We had a drink at his house one day and afterwards walked out to the car. As we reached the car he took out a pistol and fired a couple of shots into the air. He told us that he wanted people to know that he had a gun. Some guy had stolen a lawn mower out of his yard so he had electified the fence. I mentioned that it would give someone a good shock?
'No,' he replied, 'it would kill them!' He assured me that if that happened the cops would just come over and pick up the fried wannabe felon.
As an aside, in December the Bolivian peson was trading at 30,000 to a U.S. dollar. In August it was 1,100,000 to a U.S. buck.
No No and his buddy were going out to the Mennonite farms to do some trading and offered to take me along. I could shoot some doves, maybe. We went to a market for shotgun shells. I thought that 6 boxes would make me happy. He came back with 10 shells that cost $20 U.S. and told me to shoot at least 5 birds per shot. (The guide's wife taught half time for $20 a month I was informed)
The Mennonites back then would only use a vehicle if it had steel wheels. The kids seemed to be all blonde with blue eyes and the little girls were cuties in their Mennonite get up or is it called garb? A loft of these fine folks had kin in Canada we were told.
It was chilly that day and the doves were all huddled in groups under trees in the shelterbelts surrounding the yards. I would get out and shoot at a bunch on the ground! There would then be dogs barking, kids yelling, doves flopping around - and soon we would be surrounded by the Interested.
People talk about shooting 60% or 80%. Ha! My average was probably closer to 600%. I am awesome at 30 yards at huddled flocks.
One kid sold us 100 live doves for $1.00. No No liked to pickle them and serve them with cocktails.
Another group of young men with their dad seemed to be upset when we were talking to them in their yard? I picked up the vibe and asked No NO what was up? He told me that their mom had died the day before and was packed in ice right then in their house.
After shooting about 8 times I had shot well over a hundred doves. All on the ground. It was time to go one step further.
There were huge flocks of doves flying everywhere so I put a shell in the ancient side by side 12 gauge and waited. Eventually a paloma muy grande (or whatever they called those huge wild pigeons came by) and I gunned it. I yelled! I cheered! I shouted with a great deal of enthusiasm! Four or five little pretty Mennonite girls stood and watched the gringo.

● ● ● ● ● ● ●

According to the dove-hunting account, what did the Mennonites require of a vehicle before they would use it?

(Items in a dataset)
● ● ● ● ● ● ●

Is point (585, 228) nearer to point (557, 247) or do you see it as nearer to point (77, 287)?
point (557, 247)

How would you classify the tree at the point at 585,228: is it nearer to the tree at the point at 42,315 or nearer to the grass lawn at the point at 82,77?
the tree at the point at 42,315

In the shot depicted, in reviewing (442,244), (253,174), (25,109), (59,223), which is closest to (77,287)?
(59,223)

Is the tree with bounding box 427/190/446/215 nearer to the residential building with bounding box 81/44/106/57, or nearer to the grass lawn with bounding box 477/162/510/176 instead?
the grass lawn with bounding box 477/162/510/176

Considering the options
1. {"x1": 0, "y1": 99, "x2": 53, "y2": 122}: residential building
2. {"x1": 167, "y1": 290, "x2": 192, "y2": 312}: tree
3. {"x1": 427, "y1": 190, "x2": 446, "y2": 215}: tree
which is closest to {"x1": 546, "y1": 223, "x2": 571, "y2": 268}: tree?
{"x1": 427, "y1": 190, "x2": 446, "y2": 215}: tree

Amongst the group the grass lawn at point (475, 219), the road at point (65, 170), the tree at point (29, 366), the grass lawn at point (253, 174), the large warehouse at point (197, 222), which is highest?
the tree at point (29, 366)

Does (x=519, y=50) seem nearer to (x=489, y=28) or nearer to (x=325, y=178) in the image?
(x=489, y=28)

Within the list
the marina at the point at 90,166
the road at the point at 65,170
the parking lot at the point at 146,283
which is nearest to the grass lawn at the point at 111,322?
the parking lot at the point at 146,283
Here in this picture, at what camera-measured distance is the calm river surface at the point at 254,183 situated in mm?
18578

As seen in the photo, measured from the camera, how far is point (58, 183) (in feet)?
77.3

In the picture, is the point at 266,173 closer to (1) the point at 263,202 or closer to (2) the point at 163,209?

● ● ● ● ● ● ●

THE OUTPUT:
It had to have steel wheels.